Spatial reasoning records:
····················
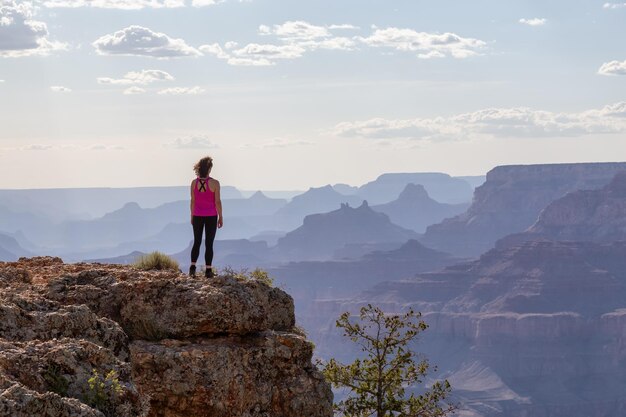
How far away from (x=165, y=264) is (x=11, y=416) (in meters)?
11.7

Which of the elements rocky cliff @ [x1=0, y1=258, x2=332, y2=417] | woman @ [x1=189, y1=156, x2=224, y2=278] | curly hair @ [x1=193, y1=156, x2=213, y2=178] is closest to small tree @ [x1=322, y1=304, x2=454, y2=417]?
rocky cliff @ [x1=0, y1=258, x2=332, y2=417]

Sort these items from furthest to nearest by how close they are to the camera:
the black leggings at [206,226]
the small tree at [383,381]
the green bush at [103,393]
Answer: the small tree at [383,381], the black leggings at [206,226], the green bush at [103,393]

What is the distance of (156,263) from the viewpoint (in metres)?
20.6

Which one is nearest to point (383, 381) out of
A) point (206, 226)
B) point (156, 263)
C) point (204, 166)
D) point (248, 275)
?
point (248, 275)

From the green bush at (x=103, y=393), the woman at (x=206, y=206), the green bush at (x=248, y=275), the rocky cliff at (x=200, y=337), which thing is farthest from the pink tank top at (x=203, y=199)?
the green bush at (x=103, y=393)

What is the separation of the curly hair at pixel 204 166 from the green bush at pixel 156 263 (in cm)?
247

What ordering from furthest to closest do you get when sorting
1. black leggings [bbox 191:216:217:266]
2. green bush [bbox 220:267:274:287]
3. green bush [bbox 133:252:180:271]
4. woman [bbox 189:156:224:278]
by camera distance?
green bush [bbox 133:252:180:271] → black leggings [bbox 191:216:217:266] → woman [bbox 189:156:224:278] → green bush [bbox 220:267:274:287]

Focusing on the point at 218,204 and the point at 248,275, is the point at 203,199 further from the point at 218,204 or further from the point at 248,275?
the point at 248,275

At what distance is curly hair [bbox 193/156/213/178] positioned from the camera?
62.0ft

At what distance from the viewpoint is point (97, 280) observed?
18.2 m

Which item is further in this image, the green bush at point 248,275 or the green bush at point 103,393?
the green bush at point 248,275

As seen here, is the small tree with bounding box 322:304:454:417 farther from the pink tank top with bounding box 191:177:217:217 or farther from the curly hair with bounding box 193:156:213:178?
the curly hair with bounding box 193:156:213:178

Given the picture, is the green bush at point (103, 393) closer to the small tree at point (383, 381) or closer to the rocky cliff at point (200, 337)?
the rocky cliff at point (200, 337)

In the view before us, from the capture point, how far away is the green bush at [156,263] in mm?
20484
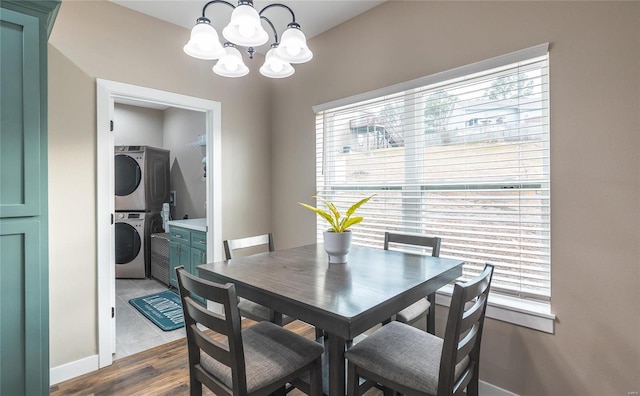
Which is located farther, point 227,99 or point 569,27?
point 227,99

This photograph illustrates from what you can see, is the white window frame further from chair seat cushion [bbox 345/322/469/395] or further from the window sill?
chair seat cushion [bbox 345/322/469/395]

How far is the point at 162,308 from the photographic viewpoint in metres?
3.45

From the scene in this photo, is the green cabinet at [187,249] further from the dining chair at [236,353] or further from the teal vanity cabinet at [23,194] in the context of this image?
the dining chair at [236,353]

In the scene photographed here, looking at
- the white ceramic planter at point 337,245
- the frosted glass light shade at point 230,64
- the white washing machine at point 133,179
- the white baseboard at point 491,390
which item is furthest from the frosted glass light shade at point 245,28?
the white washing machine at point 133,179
····················
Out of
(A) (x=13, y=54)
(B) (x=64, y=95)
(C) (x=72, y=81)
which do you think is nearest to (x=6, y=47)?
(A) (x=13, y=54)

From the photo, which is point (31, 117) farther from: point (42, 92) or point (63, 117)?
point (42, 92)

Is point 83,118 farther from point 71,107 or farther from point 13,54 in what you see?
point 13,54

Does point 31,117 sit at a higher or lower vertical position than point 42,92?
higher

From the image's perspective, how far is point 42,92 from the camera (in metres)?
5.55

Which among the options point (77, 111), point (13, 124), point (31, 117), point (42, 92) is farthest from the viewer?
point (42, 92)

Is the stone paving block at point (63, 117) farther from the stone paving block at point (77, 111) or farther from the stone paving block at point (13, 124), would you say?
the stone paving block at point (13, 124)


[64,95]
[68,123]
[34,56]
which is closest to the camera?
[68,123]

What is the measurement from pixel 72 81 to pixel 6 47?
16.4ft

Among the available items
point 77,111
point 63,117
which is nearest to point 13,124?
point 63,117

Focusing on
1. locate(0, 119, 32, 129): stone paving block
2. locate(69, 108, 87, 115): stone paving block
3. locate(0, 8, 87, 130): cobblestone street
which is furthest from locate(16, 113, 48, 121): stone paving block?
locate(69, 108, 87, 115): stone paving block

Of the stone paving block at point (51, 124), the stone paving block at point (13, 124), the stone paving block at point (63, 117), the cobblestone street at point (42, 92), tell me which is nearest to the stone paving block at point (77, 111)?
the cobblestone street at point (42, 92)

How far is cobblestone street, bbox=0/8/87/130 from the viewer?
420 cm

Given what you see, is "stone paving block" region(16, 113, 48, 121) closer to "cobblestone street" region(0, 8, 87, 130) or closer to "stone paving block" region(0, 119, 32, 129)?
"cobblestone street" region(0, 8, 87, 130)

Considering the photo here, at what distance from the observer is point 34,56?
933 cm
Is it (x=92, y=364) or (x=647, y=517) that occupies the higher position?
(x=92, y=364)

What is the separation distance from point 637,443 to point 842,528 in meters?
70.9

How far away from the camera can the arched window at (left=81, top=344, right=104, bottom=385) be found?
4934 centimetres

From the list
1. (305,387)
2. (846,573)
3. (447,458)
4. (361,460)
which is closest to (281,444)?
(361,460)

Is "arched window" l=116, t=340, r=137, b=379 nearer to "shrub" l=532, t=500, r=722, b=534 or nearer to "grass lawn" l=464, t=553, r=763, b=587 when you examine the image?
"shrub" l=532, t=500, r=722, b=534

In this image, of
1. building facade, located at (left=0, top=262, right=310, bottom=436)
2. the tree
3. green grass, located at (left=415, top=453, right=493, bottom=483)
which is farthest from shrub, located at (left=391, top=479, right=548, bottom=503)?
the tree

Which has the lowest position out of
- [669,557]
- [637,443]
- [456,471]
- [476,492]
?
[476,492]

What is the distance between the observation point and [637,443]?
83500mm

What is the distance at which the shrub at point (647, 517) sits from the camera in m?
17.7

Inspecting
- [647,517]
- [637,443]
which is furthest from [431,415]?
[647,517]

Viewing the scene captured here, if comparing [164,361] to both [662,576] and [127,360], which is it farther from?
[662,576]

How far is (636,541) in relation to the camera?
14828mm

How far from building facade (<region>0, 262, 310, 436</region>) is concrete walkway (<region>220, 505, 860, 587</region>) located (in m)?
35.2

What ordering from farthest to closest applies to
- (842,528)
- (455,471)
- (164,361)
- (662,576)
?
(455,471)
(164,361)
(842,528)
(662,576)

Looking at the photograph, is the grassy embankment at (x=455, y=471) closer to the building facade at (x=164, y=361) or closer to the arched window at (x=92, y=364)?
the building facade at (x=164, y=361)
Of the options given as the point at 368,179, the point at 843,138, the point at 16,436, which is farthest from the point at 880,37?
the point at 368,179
····················
Goal:
List every line from the entries above that contains the string "when", copying each such line in full. Matches must agree in case.

Solution to this problem:
What ordering from furthest to closest do you get when sorting
Is "arched window" l=116, t=340, r=137, b=379 nearer to "shrub" l=532, t=500, r=722, b=534 or nearer to "grass lawn" l=464, t=553, r=763, b=587 when you examine the image?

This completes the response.